Kerr on Tresch (2012)
Tresch, John. The Romantic Machine: Utopian Science and Technology after Napoleon. Chicago: The University of Chicago Press, 2012. Pp. xvii + 449. ISBN-10: 0226812200
From its opening distinction between the classical and romantic conceptions of the machine, John Tresch's tripartite study illuminates a key shift in scientific consciousness in the period immediately preceding 1848. According to Tresch, classical conceptions viewed nature in terms of discrete parcels of matter which the machine (typically, the balance, lever or clock) served in an impersonal manner to delineate and set in balanced proportion to one another; in the Romantic period, by contrast, technologies such as steam engines and batteries marked the emergence of a new understanding of nature as the interdependence of organic life and inanimate matter. The romantic machine required the input of frequently visionary or reformist operators who foresaw socially transformative applications of the device.

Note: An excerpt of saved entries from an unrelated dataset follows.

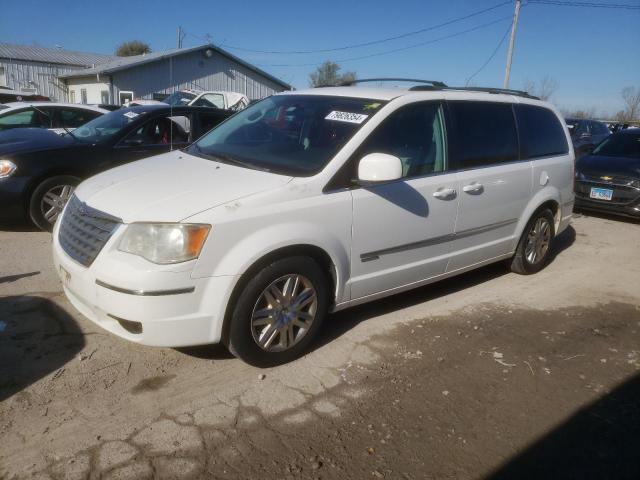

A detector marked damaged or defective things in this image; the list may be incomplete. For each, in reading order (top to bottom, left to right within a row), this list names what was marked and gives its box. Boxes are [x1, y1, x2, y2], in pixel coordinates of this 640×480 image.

cracked pavement [1, 215, 640, 480]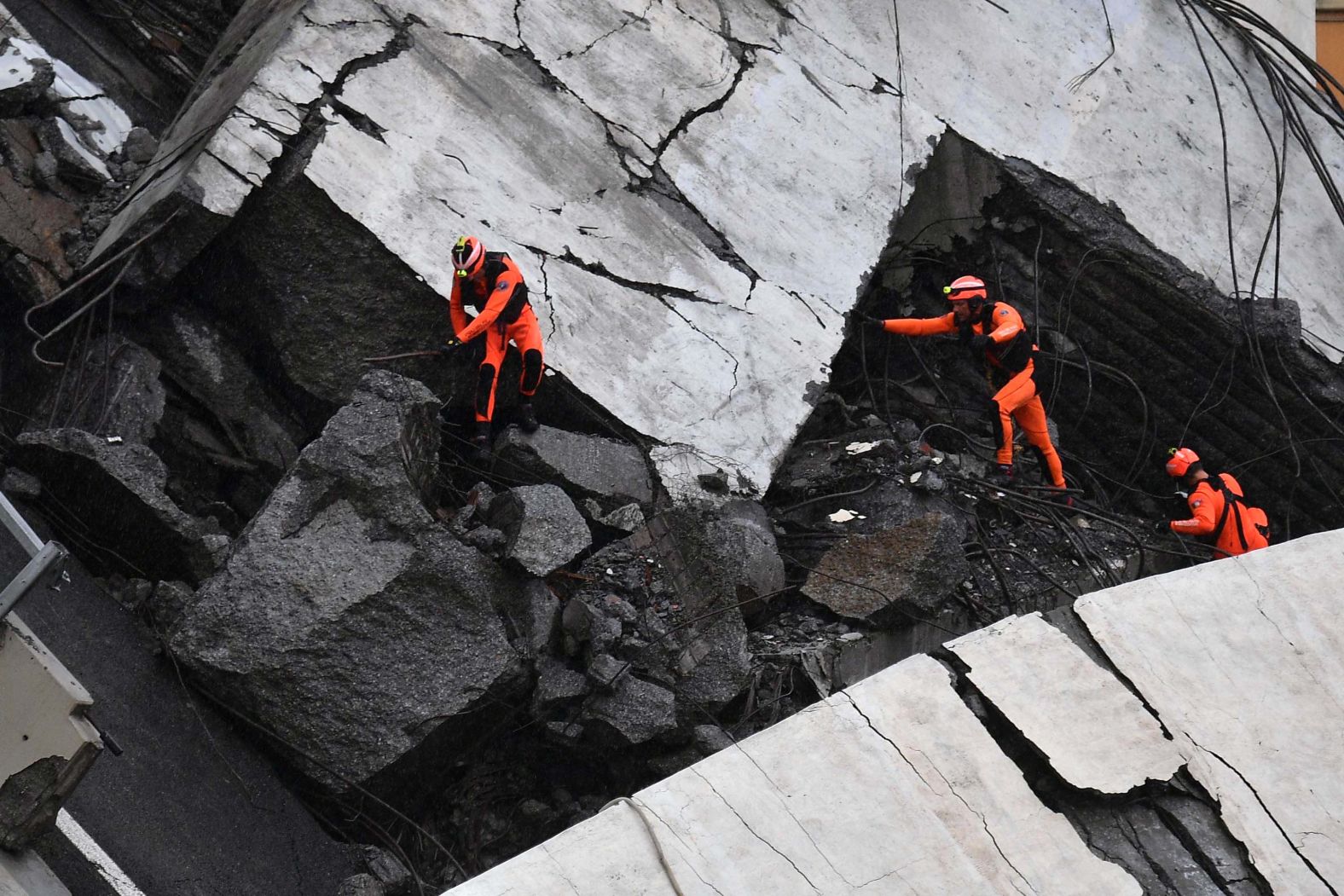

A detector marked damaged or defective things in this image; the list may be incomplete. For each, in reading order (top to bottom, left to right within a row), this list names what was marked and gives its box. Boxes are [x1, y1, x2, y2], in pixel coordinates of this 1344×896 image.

large cracked concrete [100, 0, 1344, 491]
broken rubble [168, 370, 525, 788]
deep concrete crack [689, 764, 826, 887]
large cracked concrete [447, 532, 1344, 893]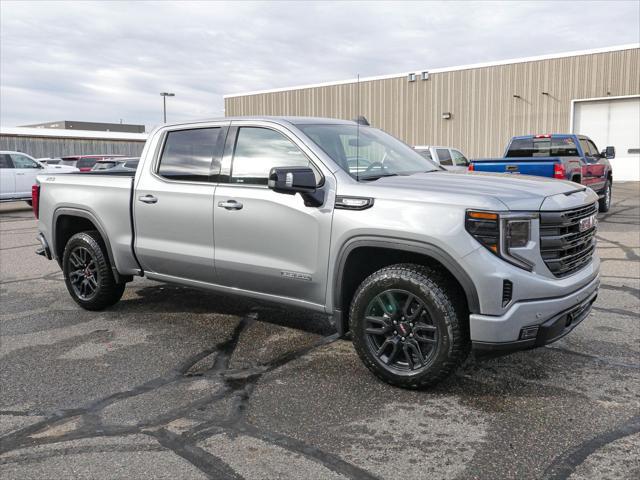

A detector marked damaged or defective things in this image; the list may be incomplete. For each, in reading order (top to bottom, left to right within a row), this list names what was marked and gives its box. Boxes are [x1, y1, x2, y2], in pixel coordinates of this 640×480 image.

crack in asphalt [0, 314, 378, 480]
crack in asphalt [544, 412, 640, 480]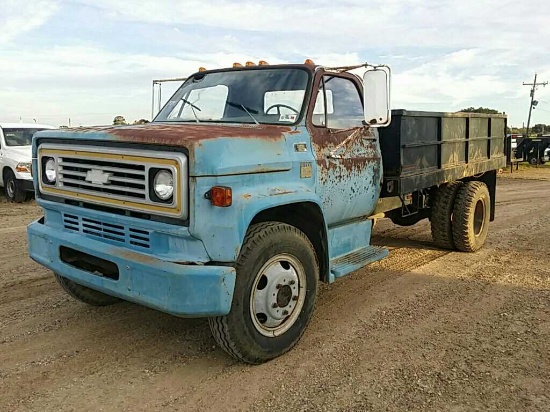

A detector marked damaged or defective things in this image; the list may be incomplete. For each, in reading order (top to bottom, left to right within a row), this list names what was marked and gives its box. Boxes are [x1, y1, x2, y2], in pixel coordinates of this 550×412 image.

rusty hood [32, 120, 300, 175]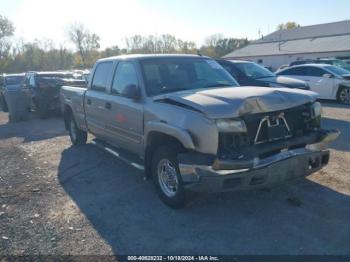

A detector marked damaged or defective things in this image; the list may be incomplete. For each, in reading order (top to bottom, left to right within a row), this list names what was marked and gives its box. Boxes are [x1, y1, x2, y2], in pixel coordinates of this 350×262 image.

damaged front bumper [178, 129, 340, 192]
front grille damage [219, 103, 320, 161]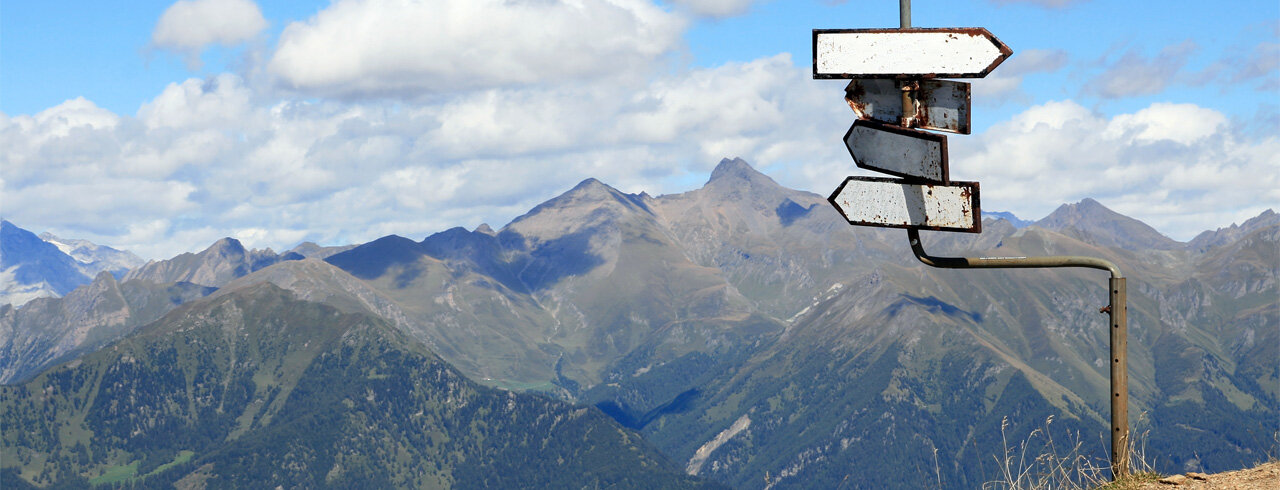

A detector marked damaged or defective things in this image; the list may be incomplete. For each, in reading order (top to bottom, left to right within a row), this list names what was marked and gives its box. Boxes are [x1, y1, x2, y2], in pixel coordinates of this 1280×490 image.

rusty directional sign [820, 28, 1008, 79]
rusty directional sign [848, 79, 968, 135]
rusty directional sign [844, 119, 944, 183]
rusty directional sign [832, 176, 980, 234]
bent metal pole [904, 230, 1136, 478]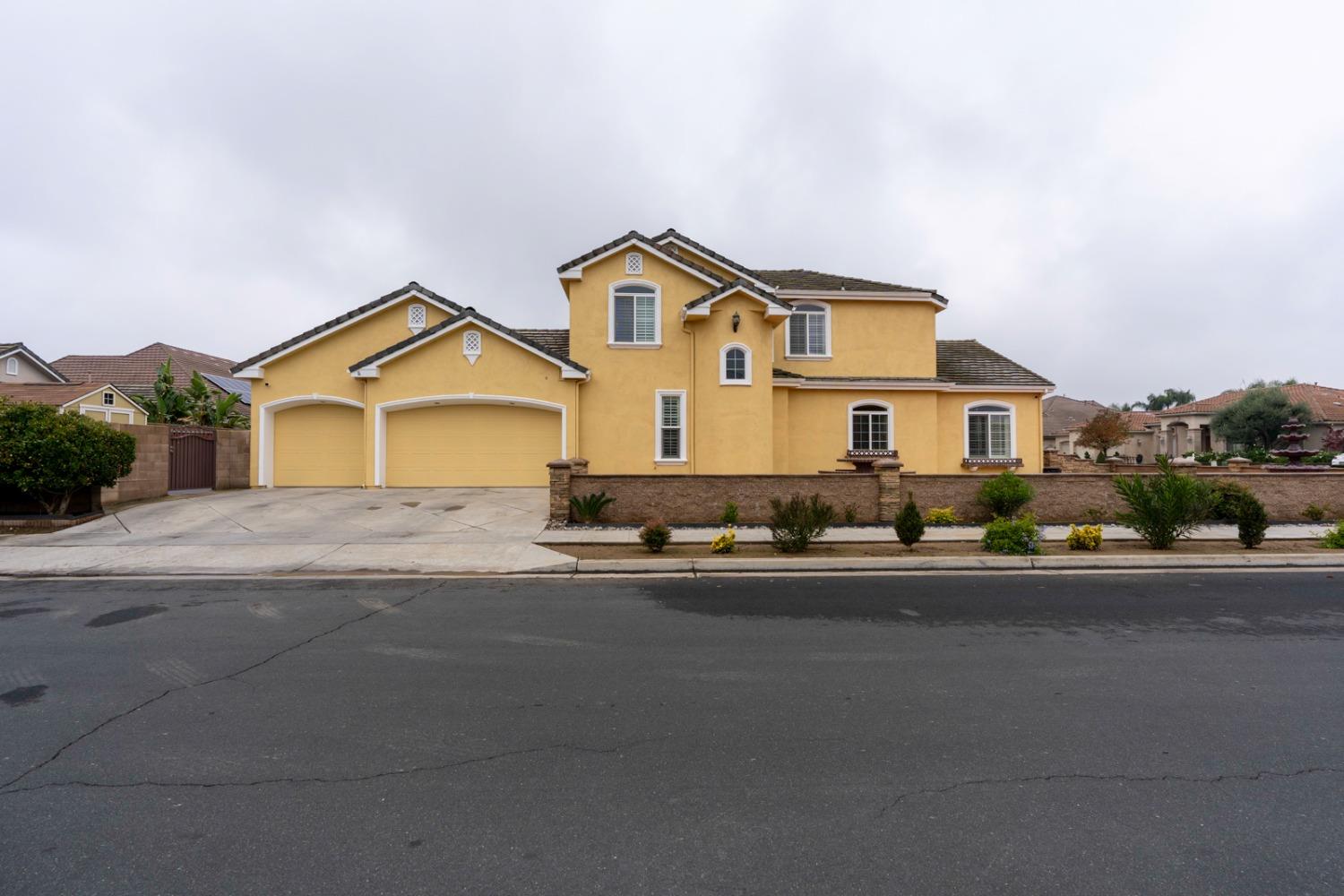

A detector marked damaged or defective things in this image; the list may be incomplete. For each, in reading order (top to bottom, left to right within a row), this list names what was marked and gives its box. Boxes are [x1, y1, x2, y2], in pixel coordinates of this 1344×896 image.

This study surveys a myriad of such figures, amongst them André-Marie Ampère, who devised apparatuses for demonstrating the properties of electromagnetism; François Arago, who prophesied how the newly-invented daguerrotype would be brought into the service of aesthetics, politics and science, and Pierre Leroux, who envisaged a new system of typography the purpose of which was no less than to emancipate human thought. In focussing each chapter of this study on one of these figures and on their relation to a given "instrument," Tresch's stated aim is to not to define the contours of a particular Foucauldian episteme proper to the Romantic age, but to identify the concrete and specific means through which the Romantics came to develop their particular understanding of nature. The result is a work which brings into glittering relief the materials of scientific exploration in the early nineteenth century and reveals how scientists were, beyond the ostensible field of enquiry, profoundly engaged with the emotive, social and spiritual dimensions of their discoveries.
One of the focuses of the study is how discoveries which advanced knowledge of light and heat are repeatedly framed by reference to ethers, vibratory currents and weightless fluids. In view of this, the concept of milieu is brought to the fore, as it connotes both life-sustaining environment and a space of connection (or mi-lieu) between living things. Tresch argues that an additional sense can be distinguished: milieu as a connecting term between different fields of scientific investigation which were at risk of becoming separated through the specialization of knowledge. The book's first part describes the work of figures such as Ampère, Arago and Alexander von Humboldt who operated in just such an open-ended field of enquiry. Of particular note is the consideration of Ampère's theory of tâtonnement, combining tactile exploration and speculative induction; this is one example of the book's many insights into a scientific climate in which affect-laden modes of perception and symbolic figuration had their place. Moreover, although the study takes as its focus the thriving state of science in Restoration and July Monarchy Paris, it is nonetheless committed to revealing complex transnational trajectories such as those which lead from Immanuel Kant to Friedrich Schiller in Prussia and onward to Humboldt in Paris.
A fertile strand of reflection throughout the second part is concerned with the fantastic, and the incorporation of the new technologies into popular spectacle. In zoological displays at the Jardin des Plantes and in the spectacular innovations of Giacomo Meyerbeer's operas and Eugène Robert-Houdin's Soirées fantastiques, contemporary scientific uncertainties were navigated, extended, and their implications developed for aesthetic ends. A particular strength of the book is the sensitivity it demonstrates towards the potential of the fantastic to excite both rational and mystical sensibilities simultaneously, and how it allows for the differentiated reception of such entertainments by audiences who were of spiritualist, rationalist or other persuasions.
The final part engages with the scientific component of utopian thought in this period. Although it is unfortunate that Tresch does not reflect more on the transition within utopian thought from classical and Enlightenment periods to romanticism, the book does nonetheless provide a framework through which the mystical or spiritual component of the doctrines of Comte, Leroux and Saint-Simon can be thought of alongside their commitment to science, industry and progress. What emerges is a keen sense of how these thinkers sought to offset the atomisation and specialisation of occupations and social roles in post-Revolutionary society; Tresch's conceptualisation of utopian subjectivities as "freedom-in-connection" is extremely suggestive.
Of certain appeal to historians of science and scholars in popular culture The Romantic Machine also makes a distinct contribution to the study of technological thought, and gestures frequently towards the work of figures as diverse as Bergson, Deleuze and Simondon. Like the animals in the Jardin des Plantes, the book is eminently "good to think with" (155).